Consegna 1:
Elenca i nomi degli spiriti d'abisso che Malambruno chiama nella battuta con cui apre il Dialogo, citata nell'articolo.
Consegna 2:
Rispondi alle domande sull'articolo, una per riga:
(a) In quale data e su quale testata è apparso?
(b) Da quali autori sono tratti i nomi dei diavoli?
(c) Con quali parole Malambruno dice a Farfarello che cosa vuole?

(articolo apparso su Prima Pagina del 3 maggio 2014)
È possibile assaporare un momento di piena, autentica
felicità su questa terra? È questo l'interrogativo che Leopardi pone nel Dialogo di Malambruno e di Farfarello,
la prima delle Operette morali in
cui, significativamente, compaia un personaggio-uomo. Si tratta di un tema
ricorrente nell'opera dello scrittore di Recanati, forse della principale e
maggiormente sofferta questione (irrisolta?) dell'intera sua riflessione
filosofica.
Malambruno, come detto, è il primo umano a comparire
sulla scena delle Operette: ma è un
personaggio sui generis, essendo un
mago. È lui ad aprire il Dialogo:
«Spiriti d'abisso, Farfarello, Ciriatto, Baconero, Astarotte, Alichino, e
comunque siete chiamati; io vi scongiuro nel nome di Belzebù, e vi comando per
la virtù dell'arte mia, che può sgangherare la luna, e inchiodare il sole a
mezzo il cielo: venga uno di voi con libero comando del vostro principe e piena
potestà di usare tutte le forze dell'inferno in mio servigio».
Malambruno, in altre parole, sta
invocando uno dei diavoli (i cui nomi, bizzarri, sono tutti tratti dalla
tradizione letteraria, precisamente da Dante, Pulci e Lippi) del regno di
Belzebù, affinché esaudisca (a mo' di genio della lampada) un suo desiderio. La
richiesta è prontamente accolta da Farfarello, che si dichiara in possesso di
un mandato con il quale il re degli inferi gli concede, in sostanza, pieni
poteri in sua vece. Il diavolo è quindi pronto a mettersi al servizio del suo
interlocutore; e subito lo incalza con precise, ma scontate, domande: «Cosa
vuoi? nobiltà maggiore di quella degli Atridi [la dinastia, cioè, di Agamennone
e Menelao, una delle più celebri del mondo antico]?»; «Più ricchezze di quelle
che si troveranno nella città di Manoa [ovvero El Dorado] quando sarà
scoperta?»; «Un impero grande come quello che dicono che Carlo quinto si
sognasse una notte?»; «Recare alle tue voglie una donna più salvatica [ossia
ritrosa] di Penelope?»; «Onori e buona fortuna così ribaldo come sei?».
Ad ogni domanda, però, Malambruno risponde con un secco
rifiuto: nulla di quanto proposto dal diavolo gli
interessa minimamente. «In fine, che mi comandi?», chiede allora spazientito
Farfarello. E il mago: «Fammi felice per un momento di tempo».

Estratto dei dati:
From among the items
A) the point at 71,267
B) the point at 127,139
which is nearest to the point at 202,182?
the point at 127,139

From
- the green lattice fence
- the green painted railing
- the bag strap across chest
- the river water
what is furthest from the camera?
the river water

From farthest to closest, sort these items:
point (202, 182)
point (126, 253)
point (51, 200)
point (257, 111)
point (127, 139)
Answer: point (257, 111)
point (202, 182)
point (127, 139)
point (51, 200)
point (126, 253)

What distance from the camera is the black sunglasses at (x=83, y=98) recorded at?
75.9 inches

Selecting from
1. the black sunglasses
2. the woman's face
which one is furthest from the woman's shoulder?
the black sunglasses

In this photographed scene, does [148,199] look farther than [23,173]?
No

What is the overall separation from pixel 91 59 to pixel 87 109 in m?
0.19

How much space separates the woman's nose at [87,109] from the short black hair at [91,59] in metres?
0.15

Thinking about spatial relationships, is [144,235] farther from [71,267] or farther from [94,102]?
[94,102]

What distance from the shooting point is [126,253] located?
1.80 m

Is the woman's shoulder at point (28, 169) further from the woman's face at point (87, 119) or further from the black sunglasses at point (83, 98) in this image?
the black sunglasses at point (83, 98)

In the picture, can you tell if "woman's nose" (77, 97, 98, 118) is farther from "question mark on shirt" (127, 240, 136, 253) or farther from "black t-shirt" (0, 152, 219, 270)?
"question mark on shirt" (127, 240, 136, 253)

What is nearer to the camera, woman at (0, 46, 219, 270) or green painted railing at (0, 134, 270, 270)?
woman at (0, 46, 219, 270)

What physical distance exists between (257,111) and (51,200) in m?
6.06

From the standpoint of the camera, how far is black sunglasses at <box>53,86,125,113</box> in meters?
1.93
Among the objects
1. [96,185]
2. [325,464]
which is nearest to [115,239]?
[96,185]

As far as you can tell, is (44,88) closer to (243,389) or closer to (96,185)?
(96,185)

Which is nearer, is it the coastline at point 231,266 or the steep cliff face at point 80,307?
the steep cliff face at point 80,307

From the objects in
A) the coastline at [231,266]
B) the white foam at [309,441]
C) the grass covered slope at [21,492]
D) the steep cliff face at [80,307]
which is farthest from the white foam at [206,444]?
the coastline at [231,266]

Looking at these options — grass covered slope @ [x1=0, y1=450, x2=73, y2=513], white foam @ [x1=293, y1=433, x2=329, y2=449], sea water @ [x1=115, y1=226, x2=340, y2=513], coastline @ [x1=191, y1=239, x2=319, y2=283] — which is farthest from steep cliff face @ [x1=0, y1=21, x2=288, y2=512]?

Risposta attesa 1:
Farfarello, Ciriatto, Baconero, Astarotte, Alichino

Risposta attesa 2:
(a) Il 3 maggio 2014, su Prima Pagina.
(b) Da Dante, Pulci e Lippi.
(c) «Fammi felice per un momento di tempo».